The Administration for Children and Families Should Improve the Oversight of Tribal Grantees' Low-Income Home Energy Assistance Programs
The Administration for Children and Families' (ACF's) oversight of the Low-Income Home Energy Assistance Program (LIHEAP) did not ensure that grant funds were (1) used to provide the maximum available LIHEAP benefits to eligible households and (2) consistently administered in accordance with Federal laws, regulations, and guidance. (For this audit, we reviewed ACF's oversight in the context of the results of our previous audits of three Indian Tribes' (Tribal grantees') administration of their LIHEAP grant funds.) ACF's oversight of Tribal grantees focused on the reporting of obligated funds and not on whether the grantees had adequate policies and procedures to ensure that they used obligated funds to provide the maximum available LIHEAP benefits to eligible households. Furthermore, ACF selected only a limited number of Tribal grantees for onsite compliance reviews each year. These reviews did not ensure that grantees complied with Federal regulations. ACF did not have adequate policies and procedures to effectively oversee the Tribal grantees' LIHEAP grants.
We made procedural recommendations to ACF to revise its policies and procedures to improve the information that it has to oversee the Tribal grantees. We recommended that ACF enhance its policies and procedures for the Tribal grantees' use of obligated funds, for its reviews of the grantees' reports and their policies and procedures, and for the continued expansion of its program monitoring activities.
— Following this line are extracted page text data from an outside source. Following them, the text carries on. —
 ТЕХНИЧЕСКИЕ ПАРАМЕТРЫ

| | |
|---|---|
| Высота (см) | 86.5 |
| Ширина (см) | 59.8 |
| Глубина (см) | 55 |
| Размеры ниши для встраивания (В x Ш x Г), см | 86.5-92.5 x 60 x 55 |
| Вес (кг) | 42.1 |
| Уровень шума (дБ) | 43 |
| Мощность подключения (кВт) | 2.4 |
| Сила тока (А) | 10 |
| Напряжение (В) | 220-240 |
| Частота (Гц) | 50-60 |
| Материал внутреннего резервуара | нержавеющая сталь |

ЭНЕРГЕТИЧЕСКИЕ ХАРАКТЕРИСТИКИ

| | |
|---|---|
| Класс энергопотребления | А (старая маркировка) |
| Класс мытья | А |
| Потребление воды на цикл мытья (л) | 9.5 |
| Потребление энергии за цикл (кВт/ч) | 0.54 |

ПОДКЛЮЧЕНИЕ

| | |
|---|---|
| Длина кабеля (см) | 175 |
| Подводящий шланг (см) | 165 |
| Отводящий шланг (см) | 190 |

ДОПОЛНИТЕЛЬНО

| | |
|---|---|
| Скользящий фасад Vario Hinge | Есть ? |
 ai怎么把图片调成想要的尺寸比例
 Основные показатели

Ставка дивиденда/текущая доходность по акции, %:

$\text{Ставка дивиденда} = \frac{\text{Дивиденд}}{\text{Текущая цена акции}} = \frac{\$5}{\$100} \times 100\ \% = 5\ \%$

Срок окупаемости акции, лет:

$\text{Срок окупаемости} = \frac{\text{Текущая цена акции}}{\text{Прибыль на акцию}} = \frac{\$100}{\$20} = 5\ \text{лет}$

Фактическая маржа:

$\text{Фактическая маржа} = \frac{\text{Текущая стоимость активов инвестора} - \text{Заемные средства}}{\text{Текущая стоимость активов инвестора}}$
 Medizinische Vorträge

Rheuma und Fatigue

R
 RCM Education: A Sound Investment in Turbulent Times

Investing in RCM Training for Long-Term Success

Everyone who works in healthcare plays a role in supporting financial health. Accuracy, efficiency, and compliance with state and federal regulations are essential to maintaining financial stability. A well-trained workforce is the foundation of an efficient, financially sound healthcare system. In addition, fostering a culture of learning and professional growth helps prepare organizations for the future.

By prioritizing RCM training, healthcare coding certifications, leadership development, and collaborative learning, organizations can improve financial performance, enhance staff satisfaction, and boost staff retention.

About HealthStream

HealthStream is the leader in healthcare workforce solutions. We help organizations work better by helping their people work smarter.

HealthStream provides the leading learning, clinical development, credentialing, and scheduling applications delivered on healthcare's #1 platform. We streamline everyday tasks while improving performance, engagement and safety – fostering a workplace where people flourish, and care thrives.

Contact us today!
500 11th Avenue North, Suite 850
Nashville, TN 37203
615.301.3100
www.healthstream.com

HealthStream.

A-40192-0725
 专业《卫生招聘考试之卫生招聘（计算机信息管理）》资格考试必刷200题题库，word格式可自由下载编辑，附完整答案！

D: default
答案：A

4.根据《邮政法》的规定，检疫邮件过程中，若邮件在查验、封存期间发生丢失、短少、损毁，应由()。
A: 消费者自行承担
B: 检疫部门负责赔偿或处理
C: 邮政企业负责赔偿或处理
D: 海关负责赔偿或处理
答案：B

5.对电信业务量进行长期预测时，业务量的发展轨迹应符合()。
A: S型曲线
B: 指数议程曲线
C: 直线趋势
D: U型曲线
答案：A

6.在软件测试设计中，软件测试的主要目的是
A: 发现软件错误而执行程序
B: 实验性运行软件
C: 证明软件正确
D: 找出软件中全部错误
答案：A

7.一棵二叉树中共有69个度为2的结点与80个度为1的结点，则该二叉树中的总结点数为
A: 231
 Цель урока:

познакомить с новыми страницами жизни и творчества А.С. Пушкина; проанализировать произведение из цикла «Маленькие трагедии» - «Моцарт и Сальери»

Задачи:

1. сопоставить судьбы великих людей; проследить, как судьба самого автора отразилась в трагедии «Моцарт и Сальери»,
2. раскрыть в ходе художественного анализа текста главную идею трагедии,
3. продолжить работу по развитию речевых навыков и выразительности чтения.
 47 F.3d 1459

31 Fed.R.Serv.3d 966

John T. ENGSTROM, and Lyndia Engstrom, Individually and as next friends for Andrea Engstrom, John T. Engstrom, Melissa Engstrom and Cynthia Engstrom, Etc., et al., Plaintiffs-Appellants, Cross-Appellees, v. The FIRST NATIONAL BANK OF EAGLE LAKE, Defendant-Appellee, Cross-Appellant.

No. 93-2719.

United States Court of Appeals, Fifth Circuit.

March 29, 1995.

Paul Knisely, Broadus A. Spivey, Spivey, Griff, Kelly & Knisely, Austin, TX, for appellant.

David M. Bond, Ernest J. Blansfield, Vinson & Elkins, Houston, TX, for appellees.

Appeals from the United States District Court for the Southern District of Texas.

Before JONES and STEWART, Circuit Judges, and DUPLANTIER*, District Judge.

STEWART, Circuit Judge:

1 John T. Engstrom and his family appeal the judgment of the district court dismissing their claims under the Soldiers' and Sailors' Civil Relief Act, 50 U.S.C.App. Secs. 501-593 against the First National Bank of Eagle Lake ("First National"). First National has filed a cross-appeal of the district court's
ACF concurred with most of our recommendations. It did not concur with part of one recommendation that dealt with the timing of the return of grant funds from home energy suppliers to the Tribal grantees and our recommendation to continue to expand its program monitoring activities. After reviewing ACF's comments, we revised the part of one recommendation that dealt with the timing of the return of grant funds from home energy suppliers to the Tribes. In addition, we revised our recommendation regarding the expansion of ACF's program monitoring activities to state that ACF should incorporate the findings from previous monitoring reviews into the monitoring prioritization assessment tool to help evaluate the optimal composition of State, Territory, and Tribal grantees selected for annual on-site monitoring reviews.